**** Texto proporcionado ****

TRUMP Y LA MÁSCARA CAÍDA DE OCCIDENTE

14/julio 2025

Por considerarlo de interés para los lectores de la Revista Diplomática publicamos un artículo de nuestro colaborador e Internacionalista Rodulfo H. Pérez Hernández

Por Rodulfo H. Pérez Hernández

Embajador de la República Bolivariana de Venezuela ante la UNESCO | Profesor de Ciencias Sociales | Especialista en Historia.

Autoritarismo, supremacismo y el colapso del orden liberal…

En un mundo en transición, donde el orden surgido tras la Segunda Guerra Mundial muestra signos irreversibles de agotamiento, la figura de Donald Trump no representa una ruptura con los valores occidentales, sino más bien su desenmascaramiento. Trump no traiciona la democracia liberal: la reduce a su núcleo crudo y funcional, revelando su carácter elitista, excluyente y supremacista. Su presidencia fue, y sigue siendo, el espejo deformado de una civilización en crisis, que ha ejercido su dominio global bajo los símbolos de la libertad, pero sustentado en el racismo estructural, la violencia imperial y el saqueo sistemático del Sur Global.

**** Filas de entrada ****

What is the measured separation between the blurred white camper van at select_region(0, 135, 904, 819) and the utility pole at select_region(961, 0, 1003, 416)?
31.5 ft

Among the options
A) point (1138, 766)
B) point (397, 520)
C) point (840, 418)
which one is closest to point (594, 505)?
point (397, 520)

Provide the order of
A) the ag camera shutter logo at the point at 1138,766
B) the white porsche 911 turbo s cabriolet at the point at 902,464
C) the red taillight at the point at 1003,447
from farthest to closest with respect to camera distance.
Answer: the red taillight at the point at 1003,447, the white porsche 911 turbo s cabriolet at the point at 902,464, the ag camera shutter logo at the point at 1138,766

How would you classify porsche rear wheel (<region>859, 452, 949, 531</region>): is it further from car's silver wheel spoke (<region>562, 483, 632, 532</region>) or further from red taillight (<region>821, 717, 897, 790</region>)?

****

Lista de tareas =>
• 1. Extrae completo y sin ningún cambio el artículo sobre Trump y Occidente.
• 2. Copia sin cambios las líneas de las entradas que van desde la que contiene "Among the options" hasta el final de las entradas, ambos extremos incluidos.
El artículo y las entradas provienen de fuentes distintas.

Ejercicio resuelto =>
• 1.
TRUMP Y LA MÁSCARA CAÍDA DE OCCIDENTE

14/julio 2025

Por considerarlo de interés para los lectores de la Revista Diplomática publicamos un artículo de nuestro colaborador e Internacionalista Rodulfo H. Pérez Hernández

Por Rodulfo H. Pérez Hernández

Embajador de la República Bolivariana de Venezuela ante la UNESCO | Profesor de Ciencias Sociales | Especialista en Historia.

Autoritarismo, supremacismo y el colapso del orden liberal…

En un mundo en transición, donde el orden surgido tras la Segunda Guerra Mundial muestra signos irreversibles de agotamiento, la figura de Donald Trump no representa una ruptura con los valores occidentales, sino más bien su desenmascaramiento. Trump no traiciona la democracia liberal: la reduce a su núcleo crudo y funcional, revelando su carácter elitista, excluyente y supremacista. Su presidencia fue, y sigue siendo, el espejo deformado de una civilización en crisis, que ha ejercido su dominio global bajo los símbolos de la libertad, pero sustentado en el racismo estructural, la violencia imperial y el saqueo sistemático del Sur Global.

• 2.
Among the options
A) point (1138, 766)
B) point (397, 520)
C) point (840, 418)
which one is closest to point (594, 505)?
point (397, 520)

Provide the order of
A) the ag camera shutter logo at the point at 1138,766
B) the white porsche 911 turbo s cabriolet at the point at 902,464
C) the red taillight at the point at 1003,447
from farthest to closest with respect to camera distance.
Answer: the red taillight at the point at 1003,447, the white porsche 911 turbo s cabriolet at the point at 902,464, the ag camera shutter logo at the point at 1138,766

How would you classify porsche rear wheel (<region>859, 452, 949, 531</region>): is it further from car's silver wheel spoke (<region>562, 483, 632, 532</region>) or further from red taillight (<region>821, 717, 897, 790</region>)?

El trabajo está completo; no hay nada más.